▸ **Text passage**
- - -
Understanding Lincoln

“Propaganda,” historian Richard Hofstadter called it, dismissing the Emancipation Proclamation as having “all the moral grandeur of a bill of lading.”

“A great beacon light of hope to millions,” Martin Luther King, Jr. called it in his “I Have a Dream” speech. “It came as a joyous daybreak to end the long night of captivity.”

Which was right?

On the surface, Hofstadter—but only on the surface.

Lincoln signed his Emancipation Proclamation on January 1, 1863, after a wearying morning shaking hands in a traditional New Year’s meet-and-great at the White House. So conscious was he of the significance of the occasion that at one point he set down his pen to wait for his throbbing hand to stop quivering: “If my hand trembles when I sign the Proclamation,” he said, “all who examine the document hereafter will say, ‘he hesitated.’”

And yet, as Hofstadter and other critics have noted, the Emancipation Proclamation did not actually free any slaves when it was first issued.

The proclamation was a military measure issued under Lincoln’s authority as commander in chief, not a law passed by Congress, and it was directed at the Confederacy—not the states loyal to the Union. Slaves in the border states of Maryland, Delaware, Kentucky and Tennessee, therefore, remained enslaved. And slaves in states where it did apply (“the states then in rebellion”) could not yet be freed because Lincoln had no authority to free anybody in those rebellious states!
- - -
▸ **Goals**
[1] Quote the Lincoln passage above in full, word for word.
[2] Print the lines of the listing below, starting at the line that contains "How much space separates" and continuing through the last line of the listing.

▸ **Dataset entries**
- - -
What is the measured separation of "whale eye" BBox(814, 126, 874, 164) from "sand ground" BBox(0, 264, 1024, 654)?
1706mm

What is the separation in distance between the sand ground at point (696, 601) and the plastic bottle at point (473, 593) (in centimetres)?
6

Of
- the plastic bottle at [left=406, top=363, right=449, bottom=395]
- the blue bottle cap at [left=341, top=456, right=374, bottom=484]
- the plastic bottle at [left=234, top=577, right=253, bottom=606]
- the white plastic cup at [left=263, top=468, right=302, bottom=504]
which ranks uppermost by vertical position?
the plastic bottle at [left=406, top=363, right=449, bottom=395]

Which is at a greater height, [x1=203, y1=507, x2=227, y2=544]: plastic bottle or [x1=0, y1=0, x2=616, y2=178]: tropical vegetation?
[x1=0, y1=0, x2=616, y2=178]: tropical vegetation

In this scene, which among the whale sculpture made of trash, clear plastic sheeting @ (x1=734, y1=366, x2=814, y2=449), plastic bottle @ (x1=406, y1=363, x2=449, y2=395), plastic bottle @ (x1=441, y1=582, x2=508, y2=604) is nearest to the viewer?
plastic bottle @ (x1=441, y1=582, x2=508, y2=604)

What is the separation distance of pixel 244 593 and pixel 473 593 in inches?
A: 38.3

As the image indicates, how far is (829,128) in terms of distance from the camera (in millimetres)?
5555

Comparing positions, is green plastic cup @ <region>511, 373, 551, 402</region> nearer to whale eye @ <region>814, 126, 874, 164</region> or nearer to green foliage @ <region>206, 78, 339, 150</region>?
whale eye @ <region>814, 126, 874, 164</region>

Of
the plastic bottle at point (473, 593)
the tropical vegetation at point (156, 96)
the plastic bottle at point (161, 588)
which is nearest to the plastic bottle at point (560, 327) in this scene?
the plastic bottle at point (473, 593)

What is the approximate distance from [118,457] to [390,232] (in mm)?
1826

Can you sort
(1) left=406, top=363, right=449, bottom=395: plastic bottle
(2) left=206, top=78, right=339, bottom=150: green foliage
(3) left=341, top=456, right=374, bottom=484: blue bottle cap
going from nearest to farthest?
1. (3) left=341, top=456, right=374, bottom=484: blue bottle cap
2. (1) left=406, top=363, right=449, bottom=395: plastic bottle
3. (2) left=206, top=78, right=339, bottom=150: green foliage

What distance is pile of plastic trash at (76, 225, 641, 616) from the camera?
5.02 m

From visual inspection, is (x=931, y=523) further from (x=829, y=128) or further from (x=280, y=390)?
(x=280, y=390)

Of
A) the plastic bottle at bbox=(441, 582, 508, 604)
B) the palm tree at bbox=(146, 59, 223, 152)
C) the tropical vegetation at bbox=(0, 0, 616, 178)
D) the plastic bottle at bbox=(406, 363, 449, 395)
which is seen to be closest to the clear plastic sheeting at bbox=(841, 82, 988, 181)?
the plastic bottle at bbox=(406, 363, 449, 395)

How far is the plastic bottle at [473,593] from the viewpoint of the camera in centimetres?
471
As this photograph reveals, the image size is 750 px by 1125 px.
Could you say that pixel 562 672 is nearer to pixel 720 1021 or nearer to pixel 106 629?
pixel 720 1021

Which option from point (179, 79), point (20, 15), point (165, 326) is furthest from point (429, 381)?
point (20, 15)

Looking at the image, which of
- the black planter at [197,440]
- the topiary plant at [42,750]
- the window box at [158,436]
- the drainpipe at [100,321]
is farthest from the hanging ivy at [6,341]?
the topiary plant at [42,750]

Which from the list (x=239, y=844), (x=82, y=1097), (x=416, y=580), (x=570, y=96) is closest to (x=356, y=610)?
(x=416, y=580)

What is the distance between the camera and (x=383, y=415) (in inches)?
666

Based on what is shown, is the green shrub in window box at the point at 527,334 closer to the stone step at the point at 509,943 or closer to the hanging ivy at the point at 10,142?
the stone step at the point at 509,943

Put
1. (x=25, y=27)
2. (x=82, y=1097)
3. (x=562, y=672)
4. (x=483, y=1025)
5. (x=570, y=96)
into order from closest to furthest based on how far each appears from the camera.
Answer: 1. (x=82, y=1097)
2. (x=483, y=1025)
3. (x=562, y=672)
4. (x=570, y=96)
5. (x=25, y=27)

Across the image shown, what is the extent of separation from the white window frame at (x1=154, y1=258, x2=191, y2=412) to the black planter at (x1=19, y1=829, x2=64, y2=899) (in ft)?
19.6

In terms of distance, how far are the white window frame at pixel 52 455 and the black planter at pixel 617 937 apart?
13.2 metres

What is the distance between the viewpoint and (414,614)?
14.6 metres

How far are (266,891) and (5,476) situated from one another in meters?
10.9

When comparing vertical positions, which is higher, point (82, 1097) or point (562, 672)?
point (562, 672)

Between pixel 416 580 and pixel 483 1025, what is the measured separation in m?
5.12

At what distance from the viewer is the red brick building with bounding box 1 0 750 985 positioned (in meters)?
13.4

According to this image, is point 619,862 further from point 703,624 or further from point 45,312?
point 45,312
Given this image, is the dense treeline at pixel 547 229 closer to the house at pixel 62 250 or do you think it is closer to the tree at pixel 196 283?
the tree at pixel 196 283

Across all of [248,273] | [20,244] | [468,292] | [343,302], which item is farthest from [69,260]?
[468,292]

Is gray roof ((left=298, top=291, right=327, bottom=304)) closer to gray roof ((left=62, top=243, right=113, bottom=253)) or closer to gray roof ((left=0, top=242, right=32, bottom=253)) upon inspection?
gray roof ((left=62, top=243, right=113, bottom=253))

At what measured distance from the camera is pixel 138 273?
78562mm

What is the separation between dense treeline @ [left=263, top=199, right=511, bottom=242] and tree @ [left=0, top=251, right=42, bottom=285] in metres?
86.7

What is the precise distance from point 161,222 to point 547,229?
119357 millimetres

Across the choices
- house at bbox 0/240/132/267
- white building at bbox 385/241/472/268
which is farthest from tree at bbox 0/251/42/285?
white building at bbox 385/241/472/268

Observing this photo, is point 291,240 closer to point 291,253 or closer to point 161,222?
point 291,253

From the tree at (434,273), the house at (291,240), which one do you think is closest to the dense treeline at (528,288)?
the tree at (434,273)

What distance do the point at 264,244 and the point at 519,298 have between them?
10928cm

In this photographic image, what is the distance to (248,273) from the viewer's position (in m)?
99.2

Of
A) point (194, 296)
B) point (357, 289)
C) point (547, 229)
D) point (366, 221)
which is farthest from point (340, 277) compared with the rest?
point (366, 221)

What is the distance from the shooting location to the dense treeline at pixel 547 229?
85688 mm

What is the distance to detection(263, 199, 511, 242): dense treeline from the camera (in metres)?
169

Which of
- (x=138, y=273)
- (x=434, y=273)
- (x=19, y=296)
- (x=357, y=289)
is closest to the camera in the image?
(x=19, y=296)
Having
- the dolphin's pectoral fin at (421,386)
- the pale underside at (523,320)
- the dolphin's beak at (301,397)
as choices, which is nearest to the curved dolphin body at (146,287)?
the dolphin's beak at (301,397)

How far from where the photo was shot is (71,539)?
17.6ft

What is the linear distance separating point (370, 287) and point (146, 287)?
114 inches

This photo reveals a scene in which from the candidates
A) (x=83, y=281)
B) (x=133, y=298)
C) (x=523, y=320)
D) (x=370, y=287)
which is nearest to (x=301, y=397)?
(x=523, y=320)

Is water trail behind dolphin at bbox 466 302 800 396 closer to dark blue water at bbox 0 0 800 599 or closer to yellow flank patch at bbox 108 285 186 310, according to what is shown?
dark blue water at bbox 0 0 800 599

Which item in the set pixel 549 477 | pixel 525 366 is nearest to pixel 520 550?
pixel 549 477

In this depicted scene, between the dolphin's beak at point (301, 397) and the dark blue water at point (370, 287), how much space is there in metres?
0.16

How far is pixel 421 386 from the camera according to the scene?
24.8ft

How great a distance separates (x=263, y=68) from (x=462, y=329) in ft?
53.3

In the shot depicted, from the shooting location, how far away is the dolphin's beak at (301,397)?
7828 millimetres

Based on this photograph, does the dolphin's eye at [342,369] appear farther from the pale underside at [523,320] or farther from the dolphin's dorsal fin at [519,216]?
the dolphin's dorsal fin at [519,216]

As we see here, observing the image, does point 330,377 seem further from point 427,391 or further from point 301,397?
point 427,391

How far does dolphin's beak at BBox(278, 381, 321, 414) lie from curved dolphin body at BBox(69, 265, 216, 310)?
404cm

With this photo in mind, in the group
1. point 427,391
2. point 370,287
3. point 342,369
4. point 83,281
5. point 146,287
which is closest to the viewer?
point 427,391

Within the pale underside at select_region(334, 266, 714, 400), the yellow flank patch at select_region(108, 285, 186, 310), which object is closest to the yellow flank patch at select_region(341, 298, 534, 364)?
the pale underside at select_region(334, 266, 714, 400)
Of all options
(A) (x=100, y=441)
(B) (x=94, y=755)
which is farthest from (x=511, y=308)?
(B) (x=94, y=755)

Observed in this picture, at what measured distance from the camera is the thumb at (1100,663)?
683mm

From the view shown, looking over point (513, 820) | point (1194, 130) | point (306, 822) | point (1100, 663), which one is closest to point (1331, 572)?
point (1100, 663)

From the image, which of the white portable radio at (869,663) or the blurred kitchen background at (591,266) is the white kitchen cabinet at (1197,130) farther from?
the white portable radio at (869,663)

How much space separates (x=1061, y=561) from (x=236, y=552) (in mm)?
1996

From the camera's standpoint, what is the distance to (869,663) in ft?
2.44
- - -
▸ **The responses**
[1]
Understanding Lincoln

“Propaganda,” historian Richard Hofstadter called it, dismissing the Emancipation Proclamation as having “all the moral grandeur of a bill of lading.”

“A great beacon light of hope to millions,” Martin Luther King, Jr. called it in his “I Have a Dream” speech. “It came as a joyous daybreak to end the long night of captivity.”

Which was right?

On the surface, Hofstadter—but only on the surface.

Lincoln signed his Emancipation Proclamation on January 1, 1863, after a wearying morning shaking hands in a traditional New Year’s meet-and-great at the White House. So conscious was he of the significance of the occasion that at one point he set down his pen to wait for his throbbing hand to stop quivering: “If my hand trembles when I sign the Proclamation,” he said, “all who examine the document hereafter will say, ‘he hesitated.’”

And yet, as Hofstadter and other critics have noted, the Emancipation Proclamation did not actually free any slaves when it was first issued.

The proclamation was a military measure issued under Lincoln’s authority as commander in chief, not a law passed by Congress, and it was directed at the Confederacy—not the states loyal to the Union. Slaves in the border states of Maryland, Delaware, Kentucky and Tennessee, therefore, remained enslaved. And slaves in states where it did apply (“the states then in rebellion”) could not yet be freed because Lincoln had no authority to free anybody in those rebellious states!

[2]
How much space separates (x=1061, y=561) from (x=236, y=552) (in mm)?
1996

From the camera's standpoint, what is the distance to (869,663) in ft?
2.44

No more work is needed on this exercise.